25. The Committee then considered the complaint that it was inaccurate to report that the complainant had made “lurid and derisory remarks”. The reporter’s notes recorded that it had been heard in court that the complainant had said that the victim was “loving it” as he assaulted her, which supported the report. As such, there was no breach of Clause 1 on this point.

26. The Committee then turned to the complaint that it was inaccurate to report that the jury had heard that the victim was able to escape “when a police officer appeared outside the crime scene by chance”. The Committee noted that the sentencing remarks of the judge explained the sequence of events: “By chance there appear to have been Police Officers outside near your house.  That fact alarmed you. [The victim] took the opportunity to leave your house”. The reporter’s notes confirmed that this had been heard in court. The publication had taken sufficient care to not publish inaccurate or misleading information and so there was no breach of Clause 1 on this point.

27. In relation to whether it was accurate to report that the complainant had given a “no comment interview”, the Committee acknowledged the complainant’s position that he had given a full comment interview after first being arrested. However, he did not dispute that, in a later interview, on the advice of his solicitor, he provided a prepared statement and answered “no comment” to questions. As such, it was not inaccurate for the article to report that he had given a “no comment interview” and there was no breach of Clause 1 on this point.

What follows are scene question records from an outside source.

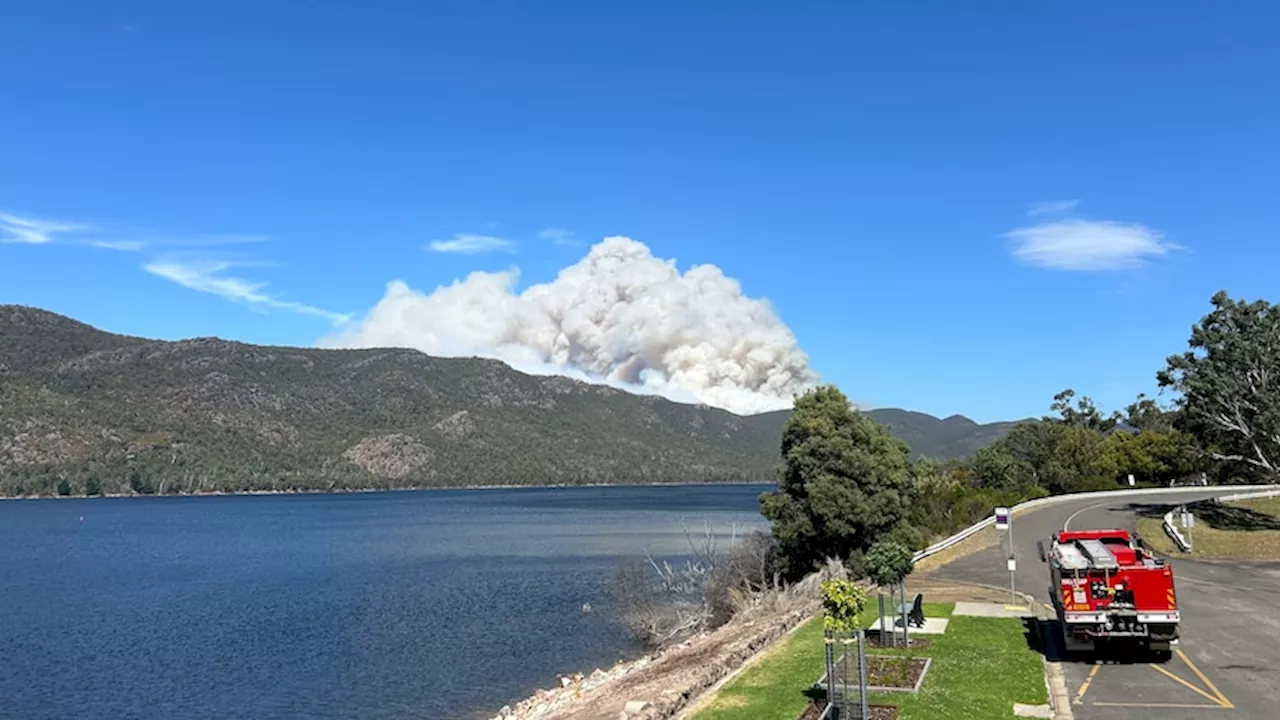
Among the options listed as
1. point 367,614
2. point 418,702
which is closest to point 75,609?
point 367,614

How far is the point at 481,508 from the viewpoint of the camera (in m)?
195

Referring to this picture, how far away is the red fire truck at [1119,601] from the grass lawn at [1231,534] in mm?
27391

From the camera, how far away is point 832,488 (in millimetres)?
44594

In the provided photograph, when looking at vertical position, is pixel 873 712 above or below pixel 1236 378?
below

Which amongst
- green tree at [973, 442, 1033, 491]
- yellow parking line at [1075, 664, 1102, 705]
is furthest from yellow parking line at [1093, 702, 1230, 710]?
green tree at [973, 442, 1033, 491]

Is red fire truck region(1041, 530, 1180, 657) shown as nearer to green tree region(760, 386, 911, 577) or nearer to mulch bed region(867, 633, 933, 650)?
mulch bed region(867, 633, 933, 650)

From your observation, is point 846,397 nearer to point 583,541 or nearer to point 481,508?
point 583,541

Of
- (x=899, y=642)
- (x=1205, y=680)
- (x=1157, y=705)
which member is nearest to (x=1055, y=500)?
(x=899, y=642)

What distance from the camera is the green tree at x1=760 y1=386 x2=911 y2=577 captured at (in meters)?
44.5

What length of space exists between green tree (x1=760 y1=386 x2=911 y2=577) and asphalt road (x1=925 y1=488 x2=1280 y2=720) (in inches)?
161

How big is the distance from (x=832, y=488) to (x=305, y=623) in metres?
31.7

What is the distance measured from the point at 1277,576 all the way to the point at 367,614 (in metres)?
46.8

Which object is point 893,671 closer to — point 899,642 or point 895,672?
point 895,672

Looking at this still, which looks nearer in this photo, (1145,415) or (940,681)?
(940,681)
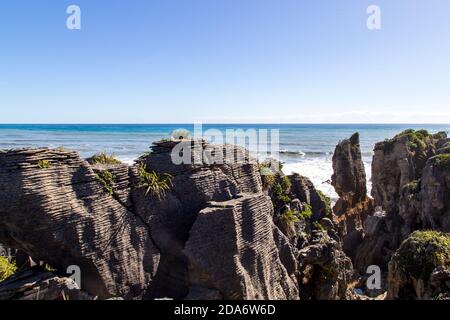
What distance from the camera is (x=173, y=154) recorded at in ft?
41.1

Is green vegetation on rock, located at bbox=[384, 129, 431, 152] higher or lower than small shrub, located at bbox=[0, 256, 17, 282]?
higher

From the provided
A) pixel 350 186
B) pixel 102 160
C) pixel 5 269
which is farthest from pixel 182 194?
pixel 350 186

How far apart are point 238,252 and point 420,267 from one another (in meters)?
8.54

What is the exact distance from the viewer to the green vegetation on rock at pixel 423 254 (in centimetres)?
1460

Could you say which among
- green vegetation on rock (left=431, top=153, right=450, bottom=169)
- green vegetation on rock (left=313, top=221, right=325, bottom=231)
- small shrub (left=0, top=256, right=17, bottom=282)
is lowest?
small shrub (left=0, top=256, right=17, bottom=282)

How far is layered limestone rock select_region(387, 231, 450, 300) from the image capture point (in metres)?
13.5

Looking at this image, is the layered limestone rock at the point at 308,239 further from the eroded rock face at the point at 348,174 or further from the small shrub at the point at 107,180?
the eroded rock face at the point at 348,174

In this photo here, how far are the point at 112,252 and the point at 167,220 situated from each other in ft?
7.00

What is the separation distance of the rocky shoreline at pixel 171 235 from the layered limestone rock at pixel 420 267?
4cm

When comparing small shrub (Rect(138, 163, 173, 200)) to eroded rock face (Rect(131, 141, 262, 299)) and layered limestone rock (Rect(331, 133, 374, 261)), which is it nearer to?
eroded rock face (Rect(131, 141, 262, 299))

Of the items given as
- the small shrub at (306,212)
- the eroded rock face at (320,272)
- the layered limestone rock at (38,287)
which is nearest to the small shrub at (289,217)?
the small shrub at (306,212)

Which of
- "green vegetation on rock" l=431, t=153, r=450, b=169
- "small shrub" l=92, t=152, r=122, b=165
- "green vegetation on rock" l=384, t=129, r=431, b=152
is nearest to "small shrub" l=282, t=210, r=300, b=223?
"small shrub" l=92, t=152, r=122, b=165

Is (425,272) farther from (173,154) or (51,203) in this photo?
(51,203)

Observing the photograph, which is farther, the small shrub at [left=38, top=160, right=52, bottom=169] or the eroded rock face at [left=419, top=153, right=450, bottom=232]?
the eroded rock face at [left=419, top=153, right=450, bottom=232]
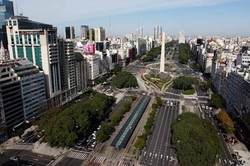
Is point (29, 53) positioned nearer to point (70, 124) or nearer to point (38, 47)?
point (38, 47)

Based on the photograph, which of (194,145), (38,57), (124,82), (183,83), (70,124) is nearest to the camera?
(194,145)

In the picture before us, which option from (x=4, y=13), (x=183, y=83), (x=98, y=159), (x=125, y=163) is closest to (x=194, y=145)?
(x=125, y=163)

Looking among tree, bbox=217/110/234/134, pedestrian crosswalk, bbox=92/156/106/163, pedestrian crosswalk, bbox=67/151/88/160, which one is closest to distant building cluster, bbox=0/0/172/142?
pedestrian crosswalk, bbox=67/151/88/160

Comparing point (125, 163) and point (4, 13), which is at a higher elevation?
point (4, 13)

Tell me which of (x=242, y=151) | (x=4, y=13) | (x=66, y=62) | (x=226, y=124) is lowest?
(x=242, y=151)

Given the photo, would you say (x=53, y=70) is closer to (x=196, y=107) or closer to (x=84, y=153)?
(x=84, y=153)

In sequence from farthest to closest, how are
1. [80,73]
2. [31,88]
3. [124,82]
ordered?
[124,82] → [80,73] → [31,88]

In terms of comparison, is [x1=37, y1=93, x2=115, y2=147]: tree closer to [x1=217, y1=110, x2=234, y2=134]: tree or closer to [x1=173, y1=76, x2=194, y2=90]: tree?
[x1=217, y1=110, x2=234, y2=134]: tree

28. Finally, the Committee considered the complaint regarding the report that the complainant’s DNA had been found on the victim. The publication had accepted that this was inaccurate; the victim’s DNA had been found on the complainant’s clothing, rather than the complainant’s DNA being found on the victim’s clothing. The question for the Committee was whether this inaccuracy was significant in the context of the story, and whether its publication represented a failure to take care over the accuracy of the story in breach of Clause 1(i). On balance, the Committee concluded that it was not: the significance of the forensic evidence was that it had established that the complainant and victim had been in contact and that contributed to the complainant’s conviction, and this was unaffected by the inaccuracy. In the context of the full report of the court proceedings, this inaccuracy was not significant and did not represent a failure to take care over the article that breached Clause 1(i). There was no breach of Clause 1 on this point. Nonetheless, the Committee welcomed the publication’s prompt amendment of the online article on this point once the inaccuracy was brought to its attention, and the fact it had published a footnote clarification, and that it had later offered similar action in print.

29. The complainant had also complained under Clause 9 (Reporting of crime) on the grounds that, in his view, it had twisted and sensationalised what had been heard in court. Clause 9 is designed to prevent friends and family of those convicted of crime being identified unless they are genuinely relevant to the story. The complainant’s concerns did not relate to this and so this Clause was not engaged.

Conclusion(s)

30. The complaint was not upheld.

Remedial Action Required

31. N/A


Date complaint received: 09/10/2021

Date complaint concluded by IPSO: 08/04/2021


Independent Complaints Reviewer

The complainant complained to the Independent Complaints Reviewer about the process followed by IPSO in handling this complaint. The Independent Complaints Reviewer decided that the process was not flawed and did not uphold the request for review.